Tuesday, March 16, 2010

Pop Up Pop Unders

Okay, bloggers, we have an assignment for you today. We want you to be safe when you visit our blog and we know you want the same for your visitors. But we've been encountering blogs with a security problem the owners don't realize they have. So please read this and check your own blog before you forget.

The reason we are blogging about this today is because in recent weeks we have come across a few blogs with a pop under when we try to leave a comment. We always let the blogger know but we can't help them locate the source, other than tell them they have downloaded a widget with 3rd party code. We've blogged about that before. Before installing any widget, check the HTML. We're not experts, so the only thing we know to look for is a 2nd url inserted in the code. You know, it would start with http:// or www. You don't want any widget that is covertly giving a 3rd party permission to access your blog! And only get widgets from trusted sources. All fun widgets are not fun. They can bring along spyware or a virus.

And there's more. The recent pop unders we've been seeing are game related. They will display a game you have never heard of or downloaded, perhaps Gamevance. Now if you are a Facebook user, please pay attention! A pop under we've seen popping up quite a bit recently is FACEBOOK related. When you click to comment on a blog post, a Pet Society or Restaurant or ...... pop under will open wanting you to sign in to your Facebook account so they can have access to your FB information and friends list. We don't know whether they can access your username and password, but if you sign in using that page, you will have given them permission to post streams to your wall and contact your friends. Hopefully you won't fall for this, but .....

If you are already signed in to Facebook when you click to comment on an infected blog, they are in your Facebook account and set up as "your" application before you can blink.
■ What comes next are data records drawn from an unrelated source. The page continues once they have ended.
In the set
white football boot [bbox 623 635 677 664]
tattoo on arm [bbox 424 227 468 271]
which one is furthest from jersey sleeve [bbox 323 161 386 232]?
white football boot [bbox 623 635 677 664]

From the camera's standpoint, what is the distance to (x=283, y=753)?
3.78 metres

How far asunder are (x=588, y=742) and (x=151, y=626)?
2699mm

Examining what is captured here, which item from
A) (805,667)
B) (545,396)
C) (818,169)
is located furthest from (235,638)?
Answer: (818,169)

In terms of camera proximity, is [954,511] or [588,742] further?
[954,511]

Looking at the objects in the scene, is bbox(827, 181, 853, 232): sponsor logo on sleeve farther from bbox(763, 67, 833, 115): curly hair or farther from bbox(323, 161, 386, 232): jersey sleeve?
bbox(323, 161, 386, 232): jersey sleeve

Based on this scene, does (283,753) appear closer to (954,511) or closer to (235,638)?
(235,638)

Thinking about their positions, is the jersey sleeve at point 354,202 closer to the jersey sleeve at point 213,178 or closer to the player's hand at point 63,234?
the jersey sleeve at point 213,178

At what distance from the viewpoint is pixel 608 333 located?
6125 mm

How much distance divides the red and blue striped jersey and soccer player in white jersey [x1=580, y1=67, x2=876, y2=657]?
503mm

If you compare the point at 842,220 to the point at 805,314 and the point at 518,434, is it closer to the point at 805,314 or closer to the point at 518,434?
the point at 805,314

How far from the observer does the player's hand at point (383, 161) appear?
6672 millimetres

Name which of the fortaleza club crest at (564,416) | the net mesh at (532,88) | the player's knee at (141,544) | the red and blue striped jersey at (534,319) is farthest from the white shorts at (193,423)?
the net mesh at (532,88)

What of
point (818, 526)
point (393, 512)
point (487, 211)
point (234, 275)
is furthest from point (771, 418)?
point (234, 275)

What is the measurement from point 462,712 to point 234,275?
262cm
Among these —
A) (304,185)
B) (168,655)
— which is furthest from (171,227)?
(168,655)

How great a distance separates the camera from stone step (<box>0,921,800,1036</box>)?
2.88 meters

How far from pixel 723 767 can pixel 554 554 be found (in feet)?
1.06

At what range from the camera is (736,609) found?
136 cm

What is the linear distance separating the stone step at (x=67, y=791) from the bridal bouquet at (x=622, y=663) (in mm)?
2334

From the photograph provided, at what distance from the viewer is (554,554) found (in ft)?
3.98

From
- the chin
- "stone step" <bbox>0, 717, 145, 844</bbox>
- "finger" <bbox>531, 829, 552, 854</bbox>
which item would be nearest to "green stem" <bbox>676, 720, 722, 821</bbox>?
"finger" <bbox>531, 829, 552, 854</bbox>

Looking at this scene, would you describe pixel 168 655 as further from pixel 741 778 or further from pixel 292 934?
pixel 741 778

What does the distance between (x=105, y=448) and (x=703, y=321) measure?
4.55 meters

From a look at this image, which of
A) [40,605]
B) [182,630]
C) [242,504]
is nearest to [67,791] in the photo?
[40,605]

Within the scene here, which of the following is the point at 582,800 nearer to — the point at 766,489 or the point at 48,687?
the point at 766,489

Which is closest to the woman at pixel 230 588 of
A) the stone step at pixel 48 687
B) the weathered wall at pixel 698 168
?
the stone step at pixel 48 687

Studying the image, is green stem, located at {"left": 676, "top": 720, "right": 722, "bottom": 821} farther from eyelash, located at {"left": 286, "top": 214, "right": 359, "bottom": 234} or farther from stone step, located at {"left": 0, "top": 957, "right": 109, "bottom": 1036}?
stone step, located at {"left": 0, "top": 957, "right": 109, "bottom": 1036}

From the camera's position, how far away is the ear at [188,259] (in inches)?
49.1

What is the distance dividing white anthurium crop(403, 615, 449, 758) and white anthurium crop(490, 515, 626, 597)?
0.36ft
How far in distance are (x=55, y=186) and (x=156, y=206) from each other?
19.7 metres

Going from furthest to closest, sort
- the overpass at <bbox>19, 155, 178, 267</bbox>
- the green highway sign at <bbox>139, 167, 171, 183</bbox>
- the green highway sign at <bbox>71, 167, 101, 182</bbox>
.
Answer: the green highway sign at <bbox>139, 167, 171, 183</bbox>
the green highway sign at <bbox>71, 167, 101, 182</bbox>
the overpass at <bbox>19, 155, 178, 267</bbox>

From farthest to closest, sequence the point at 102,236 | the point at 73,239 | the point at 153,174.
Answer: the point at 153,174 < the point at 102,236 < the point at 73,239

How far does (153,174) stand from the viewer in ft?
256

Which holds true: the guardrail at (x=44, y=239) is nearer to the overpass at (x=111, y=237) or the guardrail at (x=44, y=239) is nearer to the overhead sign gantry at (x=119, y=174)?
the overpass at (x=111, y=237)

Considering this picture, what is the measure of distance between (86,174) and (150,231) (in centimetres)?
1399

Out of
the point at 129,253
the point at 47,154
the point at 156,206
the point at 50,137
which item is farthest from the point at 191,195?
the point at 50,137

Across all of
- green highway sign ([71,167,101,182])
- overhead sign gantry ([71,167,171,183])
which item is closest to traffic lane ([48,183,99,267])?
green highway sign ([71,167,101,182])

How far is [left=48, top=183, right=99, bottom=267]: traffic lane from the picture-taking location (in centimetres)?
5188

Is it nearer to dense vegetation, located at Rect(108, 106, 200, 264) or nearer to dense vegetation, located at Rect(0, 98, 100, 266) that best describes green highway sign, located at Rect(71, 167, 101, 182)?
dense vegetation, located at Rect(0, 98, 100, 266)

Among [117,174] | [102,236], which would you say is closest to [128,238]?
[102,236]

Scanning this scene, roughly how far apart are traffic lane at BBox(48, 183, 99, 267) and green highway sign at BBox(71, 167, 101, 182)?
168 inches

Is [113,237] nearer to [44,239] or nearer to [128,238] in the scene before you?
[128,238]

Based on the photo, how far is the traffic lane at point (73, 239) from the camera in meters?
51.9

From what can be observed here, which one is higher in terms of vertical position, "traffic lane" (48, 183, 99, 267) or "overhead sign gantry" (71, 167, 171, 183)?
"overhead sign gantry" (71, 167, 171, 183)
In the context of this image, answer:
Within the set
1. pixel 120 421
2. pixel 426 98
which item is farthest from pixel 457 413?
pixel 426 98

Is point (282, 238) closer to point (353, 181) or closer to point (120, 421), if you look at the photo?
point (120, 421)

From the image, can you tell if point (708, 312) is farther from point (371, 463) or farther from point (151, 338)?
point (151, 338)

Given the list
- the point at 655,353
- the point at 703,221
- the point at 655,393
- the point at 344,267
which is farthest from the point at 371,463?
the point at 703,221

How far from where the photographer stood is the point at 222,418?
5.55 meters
We saw this happen one day when we didn't realize Jan was signed in to her FB account when we stopped at a blog with this problem. But because we have been keeping an eye on our taskbar, we immediately saw the extra window opening and went right to FB and deleted the application!

As soon as we originally noticed the extra window opening in the task bar, we notified the blog owner and another blogger got right on it. But it took two or three very frustrating weeks to wade through all the code on the blog and finally locate the guilty widget. Since we're techno limited, our job was to check on it occasionally and just that momentary lapse of memory could have really cost us!

We strongly suggest if you are on FB that you go to your applications page and check to make certain that every single approved application listed there is one that you added. If you don't recognize it, delete it! You can always reinstall it if you find it was one you wanted. Because these pop unders are appearing on more blogs and many of you are unaware of them, you need to be alert and check your own blog and FB accounts periodically.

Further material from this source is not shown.